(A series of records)
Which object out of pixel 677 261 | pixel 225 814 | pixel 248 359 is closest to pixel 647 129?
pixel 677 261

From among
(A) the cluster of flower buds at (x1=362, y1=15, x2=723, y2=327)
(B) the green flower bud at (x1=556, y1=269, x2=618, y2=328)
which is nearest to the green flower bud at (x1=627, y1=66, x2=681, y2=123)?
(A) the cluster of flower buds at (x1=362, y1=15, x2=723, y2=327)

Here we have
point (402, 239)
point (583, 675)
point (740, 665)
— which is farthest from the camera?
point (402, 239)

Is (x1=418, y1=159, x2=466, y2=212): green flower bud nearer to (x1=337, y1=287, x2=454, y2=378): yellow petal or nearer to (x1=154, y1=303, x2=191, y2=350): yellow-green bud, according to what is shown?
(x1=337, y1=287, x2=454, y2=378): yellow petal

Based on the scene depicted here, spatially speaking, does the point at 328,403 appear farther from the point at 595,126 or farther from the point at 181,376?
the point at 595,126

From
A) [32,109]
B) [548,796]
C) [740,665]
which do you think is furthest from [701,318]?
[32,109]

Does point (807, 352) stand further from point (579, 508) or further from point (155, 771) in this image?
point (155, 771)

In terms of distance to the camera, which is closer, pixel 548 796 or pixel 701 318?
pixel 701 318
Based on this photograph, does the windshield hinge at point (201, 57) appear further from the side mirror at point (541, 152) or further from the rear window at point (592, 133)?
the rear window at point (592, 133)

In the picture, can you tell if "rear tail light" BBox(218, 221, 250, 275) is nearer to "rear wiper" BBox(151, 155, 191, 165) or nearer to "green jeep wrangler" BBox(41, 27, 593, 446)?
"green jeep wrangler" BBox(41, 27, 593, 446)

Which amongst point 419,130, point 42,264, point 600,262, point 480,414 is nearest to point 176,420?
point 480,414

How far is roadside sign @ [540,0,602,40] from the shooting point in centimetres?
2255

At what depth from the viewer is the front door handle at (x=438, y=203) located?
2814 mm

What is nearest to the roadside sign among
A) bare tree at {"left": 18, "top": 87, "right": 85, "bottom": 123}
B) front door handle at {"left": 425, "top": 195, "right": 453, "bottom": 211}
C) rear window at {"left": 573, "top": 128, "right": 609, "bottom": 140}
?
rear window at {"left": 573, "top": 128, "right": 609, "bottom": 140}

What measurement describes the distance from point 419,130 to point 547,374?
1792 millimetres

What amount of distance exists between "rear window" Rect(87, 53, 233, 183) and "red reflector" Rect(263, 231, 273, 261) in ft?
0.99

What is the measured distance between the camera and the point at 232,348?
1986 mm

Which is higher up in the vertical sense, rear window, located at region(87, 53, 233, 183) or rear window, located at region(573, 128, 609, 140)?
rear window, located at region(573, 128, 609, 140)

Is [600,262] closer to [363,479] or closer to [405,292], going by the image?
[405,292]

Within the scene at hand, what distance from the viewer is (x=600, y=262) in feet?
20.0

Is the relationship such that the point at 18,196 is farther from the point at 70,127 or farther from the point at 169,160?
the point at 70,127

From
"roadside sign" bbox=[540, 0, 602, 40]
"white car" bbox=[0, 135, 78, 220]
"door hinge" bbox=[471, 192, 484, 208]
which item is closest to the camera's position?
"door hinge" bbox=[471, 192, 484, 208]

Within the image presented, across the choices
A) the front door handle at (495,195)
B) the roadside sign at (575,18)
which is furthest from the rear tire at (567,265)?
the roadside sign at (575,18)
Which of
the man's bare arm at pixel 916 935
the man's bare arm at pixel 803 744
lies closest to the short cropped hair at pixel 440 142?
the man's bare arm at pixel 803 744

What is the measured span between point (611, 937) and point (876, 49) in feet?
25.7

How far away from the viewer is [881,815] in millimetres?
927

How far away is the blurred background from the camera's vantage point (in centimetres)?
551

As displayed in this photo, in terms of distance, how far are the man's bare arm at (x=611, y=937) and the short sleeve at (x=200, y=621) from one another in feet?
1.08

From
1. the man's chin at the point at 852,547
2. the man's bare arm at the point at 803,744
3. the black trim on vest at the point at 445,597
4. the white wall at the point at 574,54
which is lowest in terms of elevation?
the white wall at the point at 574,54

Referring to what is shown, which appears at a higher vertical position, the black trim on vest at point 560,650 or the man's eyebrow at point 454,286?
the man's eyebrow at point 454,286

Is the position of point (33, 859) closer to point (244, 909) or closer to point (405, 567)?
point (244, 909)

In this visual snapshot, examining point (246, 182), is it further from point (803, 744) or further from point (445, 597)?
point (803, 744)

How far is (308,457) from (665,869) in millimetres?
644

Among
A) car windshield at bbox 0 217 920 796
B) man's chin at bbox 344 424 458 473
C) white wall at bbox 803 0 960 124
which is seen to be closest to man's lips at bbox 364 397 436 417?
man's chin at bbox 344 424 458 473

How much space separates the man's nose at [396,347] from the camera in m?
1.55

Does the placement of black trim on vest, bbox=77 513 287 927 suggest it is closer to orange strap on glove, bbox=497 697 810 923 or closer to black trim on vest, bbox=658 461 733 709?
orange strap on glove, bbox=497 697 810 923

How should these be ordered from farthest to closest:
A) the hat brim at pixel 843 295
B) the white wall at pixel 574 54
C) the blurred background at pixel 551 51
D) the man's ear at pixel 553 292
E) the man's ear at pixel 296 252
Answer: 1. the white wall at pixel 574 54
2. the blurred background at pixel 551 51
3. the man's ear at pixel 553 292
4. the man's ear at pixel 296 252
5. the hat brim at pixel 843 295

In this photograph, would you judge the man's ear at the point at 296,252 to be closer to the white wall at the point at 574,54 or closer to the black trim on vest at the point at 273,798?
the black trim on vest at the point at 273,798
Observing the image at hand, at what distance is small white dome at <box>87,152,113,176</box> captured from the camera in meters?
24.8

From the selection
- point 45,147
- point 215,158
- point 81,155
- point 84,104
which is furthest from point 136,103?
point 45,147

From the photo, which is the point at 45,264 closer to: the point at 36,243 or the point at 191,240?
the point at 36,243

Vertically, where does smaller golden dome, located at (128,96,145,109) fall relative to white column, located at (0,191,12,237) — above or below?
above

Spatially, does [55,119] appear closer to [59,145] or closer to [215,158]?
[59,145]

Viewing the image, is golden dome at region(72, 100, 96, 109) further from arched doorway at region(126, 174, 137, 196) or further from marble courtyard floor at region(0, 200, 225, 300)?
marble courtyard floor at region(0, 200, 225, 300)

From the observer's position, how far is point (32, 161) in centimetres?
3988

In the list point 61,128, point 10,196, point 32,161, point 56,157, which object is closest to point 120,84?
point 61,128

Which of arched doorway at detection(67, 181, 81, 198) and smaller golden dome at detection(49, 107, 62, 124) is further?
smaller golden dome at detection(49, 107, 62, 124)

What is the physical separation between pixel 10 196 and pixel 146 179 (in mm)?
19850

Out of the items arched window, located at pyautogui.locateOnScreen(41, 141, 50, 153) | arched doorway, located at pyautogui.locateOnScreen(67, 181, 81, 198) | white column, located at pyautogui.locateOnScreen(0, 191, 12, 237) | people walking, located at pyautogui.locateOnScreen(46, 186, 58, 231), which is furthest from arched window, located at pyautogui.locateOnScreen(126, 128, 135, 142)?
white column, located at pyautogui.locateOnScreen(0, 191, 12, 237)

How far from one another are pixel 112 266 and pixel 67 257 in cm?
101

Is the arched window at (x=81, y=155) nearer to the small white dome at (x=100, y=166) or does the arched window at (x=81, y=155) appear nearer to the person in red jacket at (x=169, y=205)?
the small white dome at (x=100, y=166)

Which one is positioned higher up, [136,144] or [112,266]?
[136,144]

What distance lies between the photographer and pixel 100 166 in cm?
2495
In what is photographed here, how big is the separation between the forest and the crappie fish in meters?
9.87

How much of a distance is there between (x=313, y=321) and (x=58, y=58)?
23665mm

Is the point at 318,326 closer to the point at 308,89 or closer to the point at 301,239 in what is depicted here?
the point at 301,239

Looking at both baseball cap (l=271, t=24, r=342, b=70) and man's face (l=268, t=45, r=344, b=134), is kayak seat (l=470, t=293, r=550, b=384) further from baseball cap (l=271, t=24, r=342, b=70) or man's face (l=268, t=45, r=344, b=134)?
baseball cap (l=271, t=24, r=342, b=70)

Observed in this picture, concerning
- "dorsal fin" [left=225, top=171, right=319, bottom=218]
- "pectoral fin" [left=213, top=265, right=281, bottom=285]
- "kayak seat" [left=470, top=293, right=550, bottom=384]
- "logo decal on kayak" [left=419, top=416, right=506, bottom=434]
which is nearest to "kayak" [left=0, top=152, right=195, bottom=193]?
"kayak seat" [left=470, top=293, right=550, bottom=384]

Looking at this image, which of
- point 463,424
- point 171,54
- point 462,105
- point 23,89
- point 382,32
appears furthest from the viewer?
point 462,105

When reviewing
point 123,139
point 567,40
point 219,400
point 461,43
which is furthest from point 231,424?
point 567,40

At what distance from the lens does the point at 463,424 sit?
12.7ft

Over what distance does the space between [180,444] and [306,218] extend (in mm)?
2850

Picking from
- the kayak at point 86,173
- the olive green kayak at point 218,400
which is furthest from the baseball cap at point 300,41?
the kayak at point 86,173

__What you need to do__:
Reproduce verbatim the lines beginning with the line that contains "Picking from" and continuing through the end of the records.

__Correct answer__:
Picking from
- the kayak at point 86,173
- the olive green kayak at point 218,400
which is furthest from the baseball cap at point 300,41?
the kayak at point 86,173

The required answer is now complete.